◆ **SOURCE TEXT**
........

Why P.E.I.'s COVID-19 death count went up this week

·2 min read
P.E.I. reports hospitalizations and death counts weekly, but the death counts require review. (Tony Davis/CBC - image credit)
P.E.I. reports hospitalizations and death counts weekly, but the death counts require review. (Tony Davis/CBC - image credit)

Following a review, P.E.I.'s Chief Public Health Office revised the number of people on the Island who had died from COVID-19, leaving some wondering what had happened.

The number of deaths rose from 35 to 44 on Tuesday. That actually included five deaths that were removed from those COVID-19 related, and 13 that were added. There was, in addition, one death recorded in the previous week.

Current hospitalizations for COVID-19 on P.E.I.

In an email to CBC News, the Chief Public Health Office explained the change came from a review of death certificates.

"The death certificate contains the underlying and contributing cause(s) of death and is considered the official record of death," the statement said.

"A death is deemed COVID-19 related when COVID-19 is listed as either an underlying or contributing cause of death on a registered  death certificate."

A death can be removed from the list when an initial report, perhaps from a nursing home, says the death was related to COVID-19. But if on review the attending physician does not include COVID-19 on the death certificate, then that death would be removed from the list.

On the other hand, an initial assessment may not find COVID-19 to be a cause, perhaps because the person was considered recovered. The attending physician, however, may determine COVID-19 was a factor and include it on the death certificate.

Part of larger data-gathering project

In either case, what is on the death certificate is final, and when death certificates are reviewed, the count of deaths by COVID-19 is amended.

While people have become familiar with COVID-19 death counts, these counts are part of a larger body of information about the causes of death for people in Canada.

"It is important that accurate population-level information regarding the causes of death be available to the public," said the CPHO statement.

Reviews to ensure accuracy are standard practice, it said.

"There would be reason for concern if CPHO did not reconcile what was reported publicly with what is listed on death certificates as the official cause of death."

The CPHO has put in place new protocols to reconcile initial reports and death certificate reviews more quickly, the statement said.

........

◆ **DATASET RECORDS**
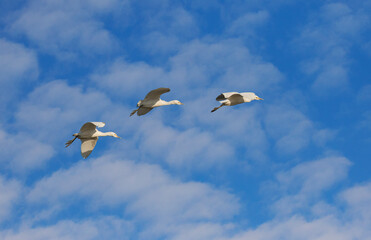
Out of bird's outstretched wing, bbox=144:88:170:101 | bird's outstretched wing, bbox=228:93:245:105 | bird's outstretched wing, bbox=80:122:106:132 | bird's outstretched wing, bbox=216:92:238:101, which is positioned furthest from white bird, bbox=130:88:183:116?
bird's outstretched wing, bbox=228:93:245:105

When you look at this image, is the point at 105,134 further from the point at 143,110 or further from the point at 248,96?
the point at 248,96

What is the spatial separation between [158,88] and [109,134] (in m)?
10.3

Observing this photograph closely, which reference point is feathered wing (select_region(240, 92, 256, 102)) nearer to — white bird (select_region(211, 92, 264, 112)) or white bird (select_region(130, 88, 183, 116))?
white bird (select_region(211, 92, 264, 112))

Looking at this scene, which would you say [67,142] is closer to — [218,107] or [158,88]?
[158,88]

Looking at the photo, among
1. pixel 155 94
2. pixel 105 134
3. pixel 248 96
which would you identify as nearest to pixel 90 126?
pixel 105 134

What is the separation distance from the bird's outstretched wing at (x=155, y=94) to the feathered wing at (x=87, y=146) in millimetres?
7238

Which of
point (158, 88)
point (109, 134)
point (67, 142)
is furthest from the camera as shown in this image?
point (109, 134)

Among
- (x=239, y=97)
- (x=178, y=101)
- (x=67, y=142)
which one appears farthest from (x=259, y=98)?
(x=67, y=142)

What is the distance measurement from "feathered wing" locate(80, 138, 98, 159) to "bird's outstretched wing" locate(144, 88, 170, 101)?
23.7 ft

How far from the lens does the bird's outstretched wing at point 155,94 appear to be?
4912 centimetres

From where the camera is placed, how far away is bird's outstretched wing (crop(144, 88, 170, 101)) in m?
49.1

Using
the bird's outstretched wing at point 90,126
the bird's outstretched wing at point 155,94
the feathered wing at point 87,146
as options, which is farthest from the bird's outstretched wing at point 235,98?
the feathered wing at point 87,146

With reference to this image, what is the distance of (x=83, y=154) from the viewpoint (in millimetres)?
53375

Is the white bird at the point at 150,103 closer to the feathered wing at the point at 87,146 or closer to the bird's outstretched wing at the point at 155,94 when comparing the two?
the bird's outstretched wing at the point at 155,94
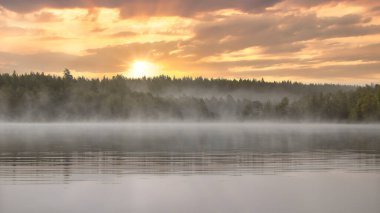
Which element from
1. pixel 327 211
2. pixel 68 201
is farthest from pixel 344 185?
pixel 68 201

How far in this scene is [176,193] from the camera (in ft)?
110

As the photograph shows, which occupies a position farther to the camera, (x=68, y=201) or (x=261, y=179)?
(x=261, y=179)

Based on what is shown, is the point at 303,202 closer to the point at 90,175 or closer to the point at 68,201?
the point at 68,201

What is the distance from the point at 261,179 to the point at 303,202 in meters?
9.30

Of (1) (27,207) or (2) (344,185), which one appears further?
(2) (344,185)

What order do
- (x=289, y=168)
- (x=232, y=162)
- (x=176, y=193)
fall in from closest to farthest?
1. (x=176, y=193)
2. (x=289, y=168)
3. (x=232, y=162)

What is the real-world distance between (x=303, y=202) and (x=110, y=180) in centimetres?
1423

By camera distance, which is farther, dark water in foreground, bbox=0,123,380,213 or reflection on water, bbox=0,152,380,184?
reflection on water, bbox=0,152,380,184

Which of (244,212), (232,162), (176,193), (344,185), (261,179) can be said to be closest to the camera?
(244,212)

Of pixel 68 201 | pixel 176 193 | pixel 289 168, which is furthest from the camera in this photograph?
pixel 289 168

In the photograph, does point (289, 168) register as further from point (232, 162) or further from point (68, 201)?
point (68, 201)

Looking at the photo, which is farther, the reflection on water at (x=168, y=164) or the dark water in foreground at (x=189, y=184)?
the reflection on water at (x=168, y=164)

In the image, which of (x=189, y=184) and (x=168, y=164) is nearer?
(x=189, y=184)

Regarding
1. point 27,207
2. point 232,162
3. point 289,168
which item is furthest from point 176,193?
point 232,162
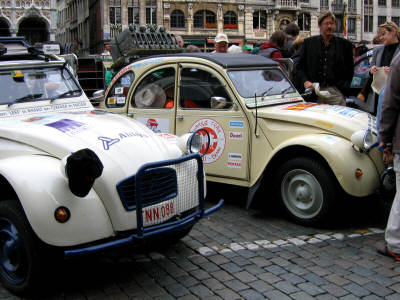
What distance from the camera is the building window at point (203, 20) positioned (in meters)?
51.6

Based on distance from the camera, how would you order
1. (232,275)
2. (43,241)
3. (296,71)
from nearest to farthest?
(43,241) < (232,275) < (296,71)

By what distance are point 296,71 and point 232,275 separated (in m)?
3.97

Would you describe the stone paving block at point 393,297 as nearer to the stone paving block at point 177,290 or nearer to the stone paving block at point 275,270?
the stone paving block at point 275,270

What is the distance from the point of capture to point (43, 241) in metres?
3.39

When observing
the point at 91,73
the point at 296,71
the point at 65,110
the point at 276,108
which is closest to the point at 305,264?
the point at 276,108

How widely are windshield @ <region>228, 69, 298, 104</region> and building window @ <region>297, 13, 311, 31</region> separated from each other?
52.2 metres

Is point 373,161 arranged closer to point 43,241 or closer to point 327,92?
point 327,92

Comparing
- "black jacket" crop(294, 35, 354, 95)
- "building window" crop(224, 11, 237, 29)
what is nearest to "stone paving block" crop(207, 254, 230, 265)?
"black jacket" crop(294, 35, 354, 95)

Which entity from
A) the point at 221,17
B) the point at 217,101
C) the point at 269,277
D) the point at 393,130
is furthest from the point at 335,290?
the point at 221,17

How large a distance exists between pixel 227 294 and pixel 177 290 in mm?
402

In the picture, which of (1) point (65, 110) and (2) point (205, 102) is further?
(2) point (205, 102)

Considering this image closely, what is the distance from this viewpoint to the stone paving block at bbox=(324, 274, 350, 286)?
3908 mm

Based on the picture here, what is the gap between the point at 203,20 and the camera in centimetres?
5156

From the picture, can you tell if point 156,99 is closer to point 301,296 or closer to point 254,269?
point 254,269
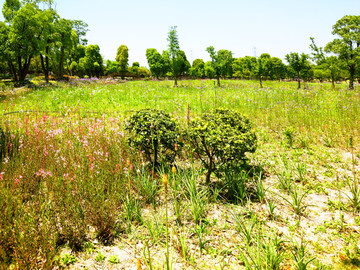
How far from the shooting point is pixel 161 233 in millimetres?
2871

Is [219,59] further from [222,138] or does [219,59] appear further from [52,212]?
[52,212]

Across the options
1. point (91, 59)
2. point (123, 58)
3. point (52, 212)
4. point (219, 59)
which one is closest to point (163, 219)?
point (52, 212)

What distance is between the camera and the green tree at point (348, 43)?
73.3 ft

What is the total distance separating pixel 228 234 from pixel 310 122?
734cm

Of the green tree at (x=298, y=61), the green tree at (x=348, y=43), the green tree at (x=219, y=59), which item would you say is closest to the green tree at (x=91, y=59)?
the green tree at (x=219, y=59)

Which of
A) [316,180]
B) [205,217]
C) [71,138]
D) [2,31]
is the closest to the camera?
[205,217]

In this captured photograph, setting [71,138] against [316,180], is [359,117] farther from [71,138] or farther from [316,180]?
[71,138]

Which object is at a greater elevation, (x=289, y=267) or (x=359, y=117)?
(x=359, y=117)

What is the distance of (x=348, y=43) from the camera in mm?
23141

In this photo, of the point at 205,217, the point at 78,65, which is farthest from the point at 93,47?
the point at 205,217

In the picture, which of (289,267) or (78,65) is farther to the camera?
(78,65)

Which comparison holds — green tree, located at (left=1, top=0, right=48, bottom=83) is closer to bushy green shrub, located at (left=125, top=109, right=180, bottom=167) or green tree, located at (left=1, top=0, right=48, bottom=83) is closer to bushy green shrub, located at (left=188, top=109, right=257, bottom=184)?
bushy green shrub, located at (left=125, top=109, right=180, bottom=167)

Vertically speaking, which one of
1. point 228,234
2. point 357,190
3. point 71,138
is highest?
point 71,138

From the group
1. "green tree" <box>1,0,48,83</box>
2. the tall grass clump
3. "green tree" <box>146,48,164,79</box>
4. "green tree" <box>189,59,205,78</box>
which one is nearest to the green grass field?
the tall grass clump
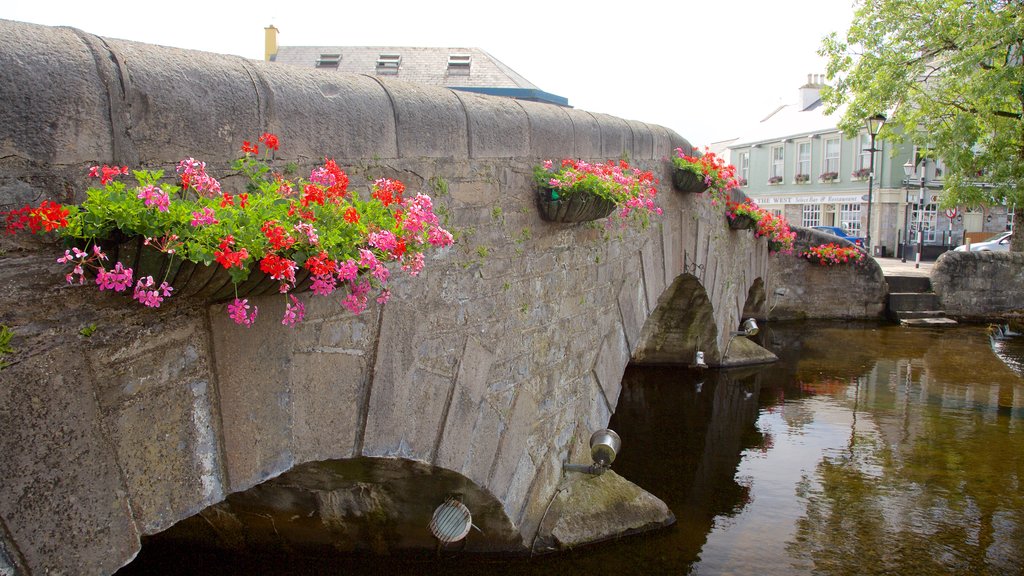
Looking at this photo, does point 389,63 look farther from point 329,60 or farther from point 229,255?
point 229,255

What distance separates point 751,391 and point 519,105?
306 inches

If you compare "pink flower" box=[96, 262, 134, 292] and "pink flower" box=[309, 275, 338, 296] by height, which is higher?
"pink flower" box=[96, 262, 134, 292]

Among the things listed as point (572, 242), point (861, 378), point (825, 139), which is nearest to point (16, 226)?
point (572, 242)

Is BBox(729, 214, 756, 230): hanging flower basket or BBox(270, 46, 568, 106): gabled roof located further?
BBox(270, 46, 568, 106): gabled roof

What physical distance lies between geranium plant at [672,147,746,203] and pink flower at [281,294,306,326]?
534cm

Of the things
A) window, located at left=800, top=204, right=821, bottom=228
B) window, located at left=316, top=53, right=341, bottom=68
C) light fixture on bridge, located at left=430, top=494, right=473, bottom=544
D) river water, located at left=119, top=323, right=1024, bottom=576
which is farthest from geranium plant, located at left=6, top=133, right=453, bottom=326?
window, located at left=800, top=204, right=821, bottom=228

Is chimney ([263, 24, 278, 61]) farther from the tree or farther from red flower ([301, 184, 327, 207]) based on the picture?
red flower ([301, 184, 327, 207])

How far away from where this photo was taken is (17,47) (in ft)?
6.70

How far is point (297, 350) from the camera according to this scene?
9.42ft

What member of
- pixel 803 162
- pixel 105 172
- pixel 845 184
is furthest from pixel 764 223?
pixel 803 162

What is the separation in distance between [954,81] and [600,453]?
1494cm

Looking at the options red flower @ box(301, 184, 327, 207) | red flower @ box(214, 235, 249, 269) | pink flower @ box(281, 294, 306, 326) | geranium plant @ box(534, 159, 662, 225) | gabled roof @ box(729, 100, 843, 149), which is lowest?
pink flower @ box(281, 294, 306, 326)

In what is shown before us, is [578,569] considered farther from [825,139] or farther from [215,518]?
[825,139]

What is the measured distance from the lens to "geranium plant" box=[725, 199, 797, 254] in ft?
35.4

........

Copy the part of the article on P.E.I.'s COVID-19 death count that opens with the words containing "Part of larger" and closes with "by COVID-19 is amended.", substituting "revised" for "amended". The data have nothing to do with the article on P.E.I.'s COVID-19 death count.

Part of larger data-gathering project

In either case, what is on the death certificate is final, and when death certificates are reviewed, the count of deaths by COVID-19 is revised.